• [Aim]
Copy the entries below verbatim, starting at the line that contains "Is the point at 72,648" and ending at the last line of the entries, with both ends included.

════════════════════

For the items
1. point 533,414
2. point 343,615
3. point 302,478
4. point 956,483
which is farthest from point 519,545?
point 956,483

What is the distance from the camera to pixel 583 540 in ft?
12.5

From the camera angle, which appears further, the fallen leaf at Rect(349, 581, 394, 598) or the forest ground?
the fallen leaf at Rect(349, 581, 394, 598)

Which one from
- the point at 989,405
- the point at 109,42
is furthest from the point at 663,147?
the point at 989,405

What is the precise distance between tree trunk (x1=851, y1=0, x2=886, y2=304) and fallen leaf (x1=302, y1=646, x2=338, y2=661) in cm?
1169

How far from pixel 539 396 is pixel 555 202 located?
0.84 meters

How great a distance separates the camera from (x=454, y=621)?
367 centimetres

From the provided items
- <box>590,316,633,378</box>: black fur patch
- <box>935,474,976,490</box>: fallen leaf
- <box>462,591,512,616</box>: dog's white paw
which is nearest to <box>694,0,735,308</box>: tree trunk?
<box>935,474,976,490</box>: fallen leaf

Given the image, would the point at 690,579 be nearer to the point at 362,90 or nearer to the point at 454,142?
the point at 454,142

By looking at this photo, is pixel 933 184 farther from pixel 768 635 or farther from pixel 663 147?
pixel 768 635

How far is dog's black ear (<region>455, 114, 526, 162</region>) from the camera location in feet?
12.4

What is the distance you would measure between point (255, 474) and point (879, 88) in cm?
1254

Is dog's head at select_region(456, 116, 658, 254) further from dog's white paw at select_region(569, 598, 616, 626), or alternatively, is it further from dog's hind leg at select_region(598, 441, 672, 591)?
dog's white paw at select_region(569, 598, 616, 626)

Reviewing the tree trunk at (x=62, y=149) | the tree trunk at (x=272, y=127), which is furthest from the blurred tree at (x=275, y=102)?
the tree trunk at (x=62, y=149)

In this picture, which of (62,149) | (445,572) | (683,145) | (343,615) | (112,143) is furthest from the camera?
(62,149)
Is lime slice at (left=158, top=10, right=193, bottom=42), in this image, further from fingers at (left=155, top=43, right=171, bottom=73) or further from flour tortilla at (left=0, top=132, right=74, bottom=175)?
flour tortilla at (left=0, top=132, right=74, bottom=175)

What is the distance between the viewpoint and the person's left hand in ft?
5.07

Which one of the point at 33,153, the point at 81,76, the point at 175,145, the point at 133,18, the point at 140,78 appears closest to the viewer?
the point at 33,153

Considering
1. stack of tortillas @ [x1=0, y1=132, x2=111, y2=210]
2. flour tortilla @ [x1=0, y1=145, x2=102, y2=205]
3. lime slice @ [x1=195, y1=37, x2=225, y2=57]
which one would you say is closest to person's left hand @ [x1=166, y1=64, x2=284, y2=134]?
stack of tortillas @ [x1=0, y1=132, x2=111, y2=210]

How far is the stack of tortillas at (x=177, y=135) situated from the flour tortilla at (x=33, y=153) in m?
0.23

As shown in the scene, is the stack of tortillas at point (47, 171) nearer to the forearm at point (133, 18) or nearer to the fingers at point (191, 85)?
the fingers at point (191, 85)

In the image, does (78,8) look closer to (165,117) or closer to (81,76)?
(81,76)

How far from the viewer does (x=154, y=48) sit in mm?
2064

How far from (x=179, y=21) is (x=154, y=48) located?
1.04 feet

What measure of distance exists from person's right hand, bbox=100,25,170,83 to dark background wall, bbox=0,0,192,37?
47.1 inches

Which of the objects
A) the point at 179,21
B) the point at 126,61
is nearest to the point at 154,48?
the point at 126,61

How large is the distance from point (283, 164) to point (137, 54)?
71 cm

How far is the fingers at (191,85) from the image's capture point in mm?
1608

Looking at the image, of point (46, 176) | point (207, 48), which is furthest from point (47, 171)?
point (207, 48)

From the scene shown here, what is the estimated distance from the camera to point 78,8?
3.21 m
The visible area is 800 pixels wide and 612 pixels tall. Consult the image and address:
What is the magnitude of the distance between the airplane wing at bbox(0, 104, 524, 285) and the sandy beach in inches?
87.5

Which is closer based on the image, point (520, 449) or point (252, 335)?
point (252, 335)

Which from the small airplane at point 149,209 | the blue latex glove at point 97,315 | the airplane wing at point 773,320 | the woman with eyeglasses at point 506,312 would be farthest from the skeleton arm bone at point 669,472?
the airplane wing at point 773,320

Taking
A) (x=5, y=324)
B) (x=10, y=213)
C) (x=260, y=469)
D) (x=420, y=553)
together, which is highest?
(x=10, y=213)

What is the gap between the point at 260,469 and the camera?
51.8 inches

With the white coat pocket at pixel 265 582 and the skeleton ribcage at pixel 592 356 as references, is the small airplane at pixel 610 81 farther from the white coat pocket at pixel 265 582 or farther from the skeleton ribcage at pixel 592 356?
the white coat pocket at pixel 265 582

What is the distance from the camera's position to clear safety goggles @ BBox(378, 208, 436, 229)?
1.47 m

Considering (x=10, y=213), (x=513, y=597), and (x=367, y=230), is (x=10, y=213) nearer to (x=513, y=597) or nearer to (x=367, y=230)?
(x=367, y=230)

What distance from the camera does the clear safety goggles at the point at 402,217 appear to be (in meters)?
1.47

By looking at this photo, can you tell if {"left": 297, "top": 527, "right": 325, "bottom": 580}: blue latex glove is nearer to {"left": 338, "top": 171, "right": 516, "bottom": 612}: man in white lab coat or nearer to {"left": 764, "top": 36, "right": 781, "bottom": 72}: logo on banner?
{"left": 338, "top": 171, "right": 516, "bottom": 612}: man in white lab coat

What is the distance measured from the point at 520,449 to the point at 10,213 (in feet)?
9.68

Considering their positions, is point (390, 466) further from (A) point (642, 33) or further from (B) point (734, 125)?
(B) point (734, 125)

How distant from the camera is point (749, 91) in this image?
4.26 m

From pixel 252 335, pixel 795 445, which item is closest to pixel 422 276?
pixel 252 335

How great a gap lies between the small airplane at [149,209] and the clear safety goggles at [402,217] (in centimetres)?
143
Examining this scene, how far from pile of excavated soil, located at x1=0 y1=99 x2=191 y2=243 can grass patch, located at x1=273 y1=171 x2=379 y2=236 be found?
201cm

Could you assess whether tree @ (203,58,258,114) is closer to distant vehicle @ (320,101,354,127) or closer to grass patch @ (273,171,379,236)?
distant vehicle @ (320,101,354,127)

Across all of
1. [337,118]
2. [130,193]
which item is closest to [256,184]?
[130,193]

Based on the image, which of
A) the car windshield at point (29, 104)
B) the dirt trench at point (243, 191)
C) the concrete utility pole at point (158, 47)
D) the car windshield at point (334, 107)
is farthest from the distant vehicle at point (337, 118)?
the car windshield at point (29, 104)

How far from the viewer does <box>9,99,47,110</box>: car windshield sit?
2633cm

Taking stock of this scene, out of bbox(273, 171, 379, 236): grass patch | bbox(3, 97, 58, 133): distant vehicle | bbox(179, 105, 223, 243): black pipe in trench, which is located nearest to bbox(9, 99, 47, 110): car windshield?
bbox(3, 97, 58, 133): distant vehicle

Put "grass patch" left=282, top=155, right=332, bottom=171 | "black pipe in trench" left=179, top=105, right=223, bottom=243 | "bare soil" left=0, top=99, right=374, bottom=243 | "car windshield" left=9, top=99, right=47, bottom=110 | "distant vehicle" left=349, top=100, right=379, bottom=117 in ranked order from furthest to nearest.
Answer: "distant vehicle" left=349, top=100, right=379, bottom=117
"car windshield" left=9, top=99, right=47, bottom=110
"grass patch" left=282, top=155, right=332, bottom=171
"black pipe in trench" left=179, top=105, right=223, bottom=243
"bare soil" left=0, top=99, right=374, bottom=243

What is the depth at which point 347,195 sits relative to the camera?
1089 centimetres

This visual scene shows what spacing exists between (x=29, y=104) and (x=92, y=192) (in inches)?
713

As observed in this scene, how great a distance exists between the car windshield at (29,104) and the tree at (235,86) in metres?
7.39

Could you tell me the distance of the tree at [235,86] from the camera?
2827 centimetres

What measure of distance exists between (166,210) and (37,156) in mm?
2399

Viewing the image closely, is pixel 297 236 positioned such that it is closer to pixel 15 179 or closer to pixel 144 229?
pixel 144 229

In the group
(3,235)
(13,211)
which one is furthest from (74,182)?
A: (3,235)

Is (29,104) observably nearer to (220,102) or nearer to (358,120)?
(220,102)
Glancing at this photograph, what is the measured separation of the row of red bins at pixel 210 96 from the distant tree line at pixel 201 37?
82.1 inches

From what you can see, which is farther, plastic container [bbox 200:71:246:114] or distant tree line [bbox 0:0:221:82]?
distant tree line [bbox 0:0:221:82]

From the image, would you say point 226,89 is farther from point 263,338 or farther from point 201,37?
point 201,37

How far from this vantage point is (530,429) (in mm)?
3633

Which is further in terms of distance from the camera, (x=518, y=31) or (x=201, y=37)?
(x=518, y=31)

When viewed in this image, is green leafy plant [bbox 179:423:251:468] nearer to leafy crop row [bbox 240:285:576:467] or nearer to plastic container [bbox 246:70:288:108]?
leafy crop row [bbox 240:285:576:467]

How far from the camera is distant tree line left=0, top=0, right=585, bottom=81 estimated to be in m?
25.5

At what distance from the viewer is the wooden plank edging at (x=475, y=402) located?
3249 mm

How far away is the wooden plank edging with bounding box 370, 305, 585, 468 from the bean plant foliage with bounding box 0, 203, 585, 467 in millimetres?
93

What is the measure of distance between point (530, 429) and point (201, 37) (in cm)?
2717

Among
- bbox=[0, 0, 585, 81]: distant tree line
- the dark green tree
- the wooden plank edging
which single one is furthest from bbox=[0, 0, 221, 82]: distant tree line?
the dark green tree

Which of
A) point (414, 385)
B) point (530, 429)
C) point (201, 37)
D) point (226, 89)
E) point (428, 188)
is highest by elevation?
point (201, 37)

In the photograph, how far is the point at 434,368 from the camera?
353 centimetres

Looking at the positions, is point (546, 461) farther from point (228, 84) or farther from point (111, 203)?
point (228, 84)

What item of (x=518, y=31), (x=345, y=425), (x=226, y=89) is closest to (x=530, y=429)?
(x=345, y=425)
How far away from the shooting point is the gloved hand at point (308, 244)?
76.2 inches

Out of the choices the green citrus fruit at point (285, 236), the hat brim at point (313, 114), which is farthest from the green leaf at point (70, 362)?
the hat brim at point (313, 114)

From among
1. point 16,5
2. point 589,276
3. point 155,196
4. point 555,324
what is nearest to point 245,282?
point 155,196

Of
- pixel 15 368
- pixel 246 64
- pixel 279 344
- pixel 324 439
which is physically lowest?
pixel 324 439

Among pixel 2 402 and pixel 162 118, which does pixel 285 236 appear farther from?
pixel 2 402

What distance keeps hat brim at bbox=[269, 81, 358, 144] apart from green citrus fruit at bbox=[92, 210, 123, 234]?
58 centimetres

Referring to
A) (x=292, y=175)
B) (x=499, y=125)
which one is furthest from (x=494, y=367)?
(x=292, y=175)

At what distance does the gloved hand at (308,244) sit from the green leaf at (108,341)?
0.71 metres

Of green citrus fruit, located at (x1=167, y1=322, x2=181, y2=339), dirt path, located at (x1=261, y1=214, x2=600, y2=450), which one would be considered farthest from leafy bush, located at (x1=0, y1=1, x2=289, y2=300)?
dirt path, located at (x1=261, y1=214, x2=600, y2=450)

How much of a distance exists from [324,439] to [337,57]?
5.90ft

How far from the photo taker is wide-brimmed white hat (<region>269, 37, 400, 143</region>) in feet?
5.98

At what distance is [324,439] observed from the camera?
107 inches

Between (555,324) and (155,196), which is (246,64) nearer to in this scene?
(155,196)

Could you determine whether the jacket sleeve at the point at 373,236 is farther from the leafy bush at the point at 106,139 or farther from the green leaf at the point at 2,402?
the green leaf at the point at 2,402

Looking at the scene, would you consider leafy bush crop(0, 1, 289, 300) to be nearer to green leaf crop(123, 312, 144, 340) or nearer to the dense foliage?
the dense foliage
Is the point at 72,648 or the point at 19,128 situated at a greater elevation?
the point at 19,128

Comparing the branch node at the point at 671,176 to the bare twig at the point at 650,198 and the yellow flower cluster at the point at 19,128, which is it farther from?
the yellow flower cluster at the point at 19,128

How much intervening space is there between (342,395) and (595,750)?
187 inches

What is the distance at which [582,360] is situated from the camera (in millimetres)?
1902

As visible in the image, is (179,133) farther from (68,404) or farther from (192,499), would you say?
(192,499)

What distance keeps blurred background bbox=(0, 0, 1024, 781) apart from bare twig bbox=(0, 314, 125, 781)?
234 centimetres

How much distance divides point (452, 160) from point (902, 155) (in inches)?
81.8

════════════════════

• [Output]
Is the point at 72,648 or the point at 19,128 situated at a greater elevation?
the point at 19,128

Comparing the branch node at the point at 671,176 to the bare twig at the point at 650,198 and the yellow flower cluster at the point at 19,128, which is it farther from?
the yellow flower cluster at the point at 19,128

How much intervening space is there between (342,395) and (595,750)?
187 inches

What is the distance at which [582,360] is situated from the camera (in millimetres)?
1902

As visible in the image, is (179,133) farther from (68,404) or farther from (192,499), would you say?
(192,499)

What distance keeps blurred background bbox=(0, 0, 1024, 781) apart from bare twig bbox=(0, 314, 125, 781)?
234 centimetres

How much distance divides point (452, 160) from point (902, 155) (in inches)?
81.8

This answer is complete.